◆ **JOB A**:
Decide whether each statement agrees with the article about the Charlie Daniels Band album Nightrider: (i) Paul Hornsby produced the album. (ii) Charlie Daniels composed every song on the album. (iii) Nightrider was the third album released as the Charlie Daniels Band. Answer each with yes or no, quoting the words of the article that settle it.
◆ **JOB B**:
In the article about the Charlie Daniels Band album Nightrider, which band recorded the 1977 "Birmingham Blues" that Jeff Lynne wrote, and on what album?
◆ **JOB C**:
Carry the article about the Charlie Daniels Band album Nightrider further, beginning after its final sentence.

START PROVIDED PASSAGE

Studio album by Charlie Daniels Band
- Released: November 25, 1975
- Genre: Rock; blues; country; bluegrass;
- Length: 38:57
- Label: Sony
- Producer: Paul Hornsby

Charlie Daniels Band chronology
| Fire on the Mountain (1974) | Nightrider (1975) | Saddle Tramp (1976) |

= Nightrider (album) =

Nightrider is the sixth studio album by Charlie Daniels and the third as the Charlie Daniels Band, released on November 25, 1975.

Professional ratings
Review scores
| Source | Rating |
| Allmusic | Star Half star |

== Track listing ==
All songs composed by the bandleader, Charlie Daniels, except where indicated:

=== Side one ===
1. "Texas" - 3:04
2. "Willie Jones" - 3:14
3. "Franklin Limestone" (Tom Crain) - 5:40
4. "Evil" - 2:53
5. "Everything Is Kinda All Right" - 5:11

=== Side two ===
1. "Funky Junky" - 5:06
2. "Birmingham Blues" - 4:43
3. "Damn Good Cowboy" - 4:35
4. "Tomorrow's Gonna Be Another Day" - 3:31

There has been some confusion with the credits for the song "Birmingham Blues" that Charlie Daniels wrote for this 1975 album. In 1977, Jeff Lynne also wrote a song called "Birmingham Blues" for his band, Electric Light Orchestra's album, Out of the Blue, and now Allmusic shows the 1975 Charlie Daniels song as being co-written by Lynne (but not the other way around), which is nonsensical.

END PROVIDED PASSAGE
START DATA SECTION

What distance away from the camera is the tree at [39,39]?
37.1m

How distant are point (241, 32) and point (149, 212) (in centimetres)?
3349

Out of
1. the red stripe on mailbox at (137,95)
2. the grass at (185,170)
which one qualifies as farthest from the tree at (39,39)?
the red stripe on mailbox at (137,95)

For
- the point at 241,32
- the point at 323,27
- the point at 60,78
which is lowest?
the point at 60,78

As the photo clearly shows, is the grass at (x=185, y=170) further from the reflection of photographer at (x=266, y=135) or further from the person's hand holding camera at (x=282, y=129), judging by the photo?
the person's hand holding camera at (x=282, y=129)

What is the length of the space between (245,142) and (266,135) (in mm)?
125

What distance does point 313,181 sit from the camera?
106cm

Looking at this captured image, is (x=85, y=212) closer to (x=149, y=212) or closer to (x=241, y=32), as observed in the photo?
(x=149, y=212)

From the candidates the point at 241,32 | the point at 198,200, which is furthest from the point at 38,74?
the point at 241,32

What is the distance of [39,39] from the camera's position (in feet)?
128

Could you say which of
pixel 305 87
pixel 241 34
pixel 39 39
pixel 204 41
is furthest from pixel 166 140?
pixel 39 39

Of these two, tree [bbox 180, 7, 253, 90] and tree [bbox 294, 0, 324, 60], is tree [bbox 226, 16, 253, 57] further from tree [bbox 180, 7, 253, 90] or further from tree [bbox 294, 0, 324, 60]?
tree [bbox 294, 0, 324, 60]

END DATA SECTION
START DATA SECTION

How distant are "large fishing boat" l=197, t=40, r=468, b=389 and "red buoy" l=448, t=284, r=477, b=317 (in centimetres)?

END DATA SECTION

◆ **EXERCISE RESPONSE A**:
(i) Yes: "Producer: Paul Hornsby"
(ii) No: "except where indicated", and the listing gives "Franklin Limestone" (Tom Crain)
(iii) Yes: "the third as the Charlie Daniels Band"

◆ **EXERCISE RESPONSE B**:
Electric Light Orchestra, on the album Out of the Blue.

◆ **EXERCISE RESPONSE C**:
== Personnel ==
The Charlie Daniels Band:
- Charlie Daniels – banjo, fiddle, guitar, mandolin, vocals
- Taz DiGregorio – keyboards, vocals
- Tom Crain - guitar, vocals
- Charlie Hayward – bass guitar
- Don Murray – drums
- Fred Edwards – drums

Additional musicians:
- Toy Caldwell – steel guitar on "Damn Good Cowboy"
- Jai Johanny Johanson – Congas on "Everything Is Kinda All Right"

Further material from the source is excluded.